*Required work:*
1. From the passage on reasoning models, list the ways it says these models are noticeably worse at tasks that don't need reasoning.
2. Answer these questions from the passage on reasoning models:
(a) What two activities does it name as uses of System 2?
(b) In the DeepSeek R1 work, what was enough by itself to produce reasoning behavior from scratch?
(c) Which model did the long, careful prompts once get better answers from?

*Source document:*
◇ ◇ ◇ ◇ ◇

The framing that made the most sense to me is the System 1 / System 2 split from psychology. System 1 is fast and intuitive — what you use to recognise a face or finish a sentence. System 2 is slow and deliberate — what you use to do long division or plan a trip. Old LLMs were almost pure System 1. They produced answers the way you produce the next word in a familiar sentence: instantly, fluently, without much examining.

Reasoning models are the closest thing we've had to System 2 in a language model. And it makes me wonder what we lost by spending so many years optimising for speed. Some problems just need someone to sit with them for a minute. We had built a generation of AI tools that physically couldn't do that, and we didn't quite notice because we'd rebranded the limitation as a feature.

Visualisation of chain-of-thought reasoning compared to standard LLM output

How they actually got there

I won't pretend the training process is intuitive, but the part that stuck with me is how much of it ended up bootstrapping itself. The early reasoning datasets were painstakingly written by humans, step by step. That obviously didn't scale. So researchers did the only thing that ever works in this field: they let the models generate their own training data, then trained newer models on it, then used those newer models to generate even better data, and so on.

It's a very modern kind of loop. The student becomes the teacher becomes the student again. The DeepSeek R1 work was the most public example of this, where reinforcement learning alone, without any traditional fine-tuning, was enough to produce reasoning behaviour from scratch. I find that genuinely surprising. It suggests the capacity to reason was already sitting there in the base model, latent, waiting for someone to give it permission.

What they're good for, and what they're not

The temptation, once you have a hammer this shiny, is to swing it at everything. I've done it. I've watched other people do it. We are all going to spend the next year burning compute by asking a reasoning model to summarise a one-paragraph email.

The honest answer is that reasoning models are great when there is something to actually reason about. Multi-step math. Code with non-obvious bugs. Planning problems with real constraints. Anywhere the answer requires you to hold three things in your head at once and check them against each other. They are noticeably worse — slower, more expensive, more verbose — for things that don't need that. Translation. Tone changes. Quick lookups. The kind of work where the answer is right there and the model just has to fetch it.

Reasoning models are the closest thing we've had to System 2 in a language model. The question I keep asking is what we missed by spending so long optimising for System 1.

How prompting changed

The thing nobody warns you about is that your old prompting habits actively hurt you with these models. The long, careful, "first do this, then do that, and explain your reasoning" prompts that used to squeeze better answers out of GPT-4 will make a reasoning model worse. It already knows how to think. Telling it to think is like backseat-driving someone who's already on the right road. They get annoyed and the route gets worse.

◇ ◇ ◇ ◇ ◇

*Records provided:*
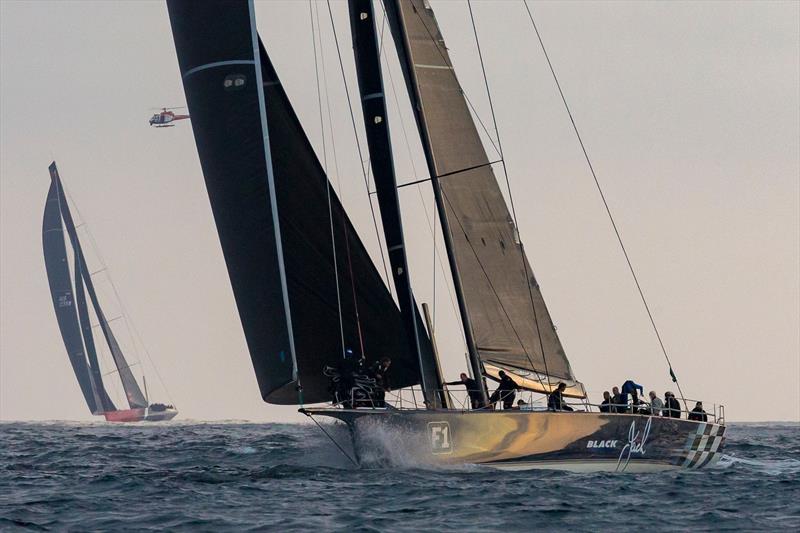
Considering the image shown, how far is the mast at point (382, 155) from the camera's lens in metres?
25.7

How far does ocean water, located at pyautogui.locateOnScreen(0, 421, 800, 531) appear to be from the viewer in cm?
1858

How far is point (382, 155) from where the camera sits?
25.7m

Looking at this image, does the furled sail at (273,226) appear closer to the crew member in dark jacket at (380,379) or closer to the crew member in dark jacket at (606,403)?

◇ ◇ ◇ ◇ ◇

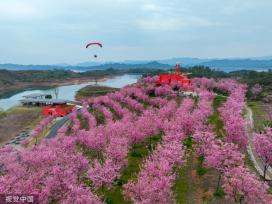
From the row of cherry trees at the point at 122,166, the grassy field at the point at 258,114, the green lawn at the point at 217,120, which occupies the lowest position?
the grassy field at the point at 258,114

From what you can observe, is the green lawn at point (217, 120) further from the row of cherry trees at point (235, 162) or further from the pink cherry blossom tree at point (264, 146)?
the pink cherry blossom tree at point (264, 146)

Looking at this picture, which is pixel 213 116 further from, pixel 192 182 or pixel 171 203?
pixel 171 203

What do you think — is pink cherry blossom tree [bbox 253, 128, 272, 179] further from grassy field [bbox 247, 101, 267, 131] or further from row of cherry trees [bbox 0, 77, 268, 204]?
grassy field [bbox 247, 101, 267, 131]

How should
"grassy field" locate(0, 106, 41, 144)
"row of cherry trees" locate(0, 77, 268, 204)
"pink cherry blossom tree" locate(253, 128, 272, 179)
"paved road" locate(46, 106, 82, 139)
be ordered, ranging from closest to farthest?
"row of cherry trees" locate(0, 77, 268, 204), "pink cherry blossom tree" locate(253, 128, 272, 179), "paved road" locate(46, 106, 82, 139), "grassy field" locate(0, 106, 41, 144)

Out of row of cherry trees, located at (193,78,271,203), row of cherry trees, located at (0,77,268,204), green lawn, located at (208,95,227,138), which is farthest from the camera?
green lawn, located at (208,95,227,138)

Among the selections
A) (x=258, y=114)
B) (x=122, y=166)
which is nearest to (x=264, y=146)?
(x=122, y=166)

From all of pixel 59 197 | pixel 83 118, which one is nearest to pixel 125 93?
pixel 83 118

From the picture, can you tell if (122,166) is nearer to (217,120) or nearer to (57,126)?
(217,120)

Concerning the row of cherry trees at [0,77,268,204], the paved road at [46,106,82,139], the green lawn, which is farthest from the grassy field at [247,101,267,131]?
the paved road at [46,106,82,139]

◇ ◇ ◇ ◇ ◇

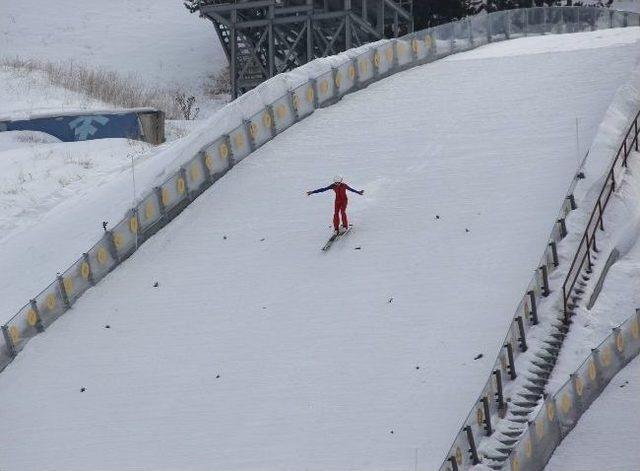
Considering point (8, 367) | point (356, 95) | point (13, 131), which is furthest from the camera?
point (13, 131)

◇ ◇ ◇ ◇ ◇

*Results of the exercise:*
1. Slower; more expensive; more verbose.

2.
(a) Doing long division and planning a trip.
(b) Reinforcement learning alone, without any traditional fine-tuning.
(c) GPT-4.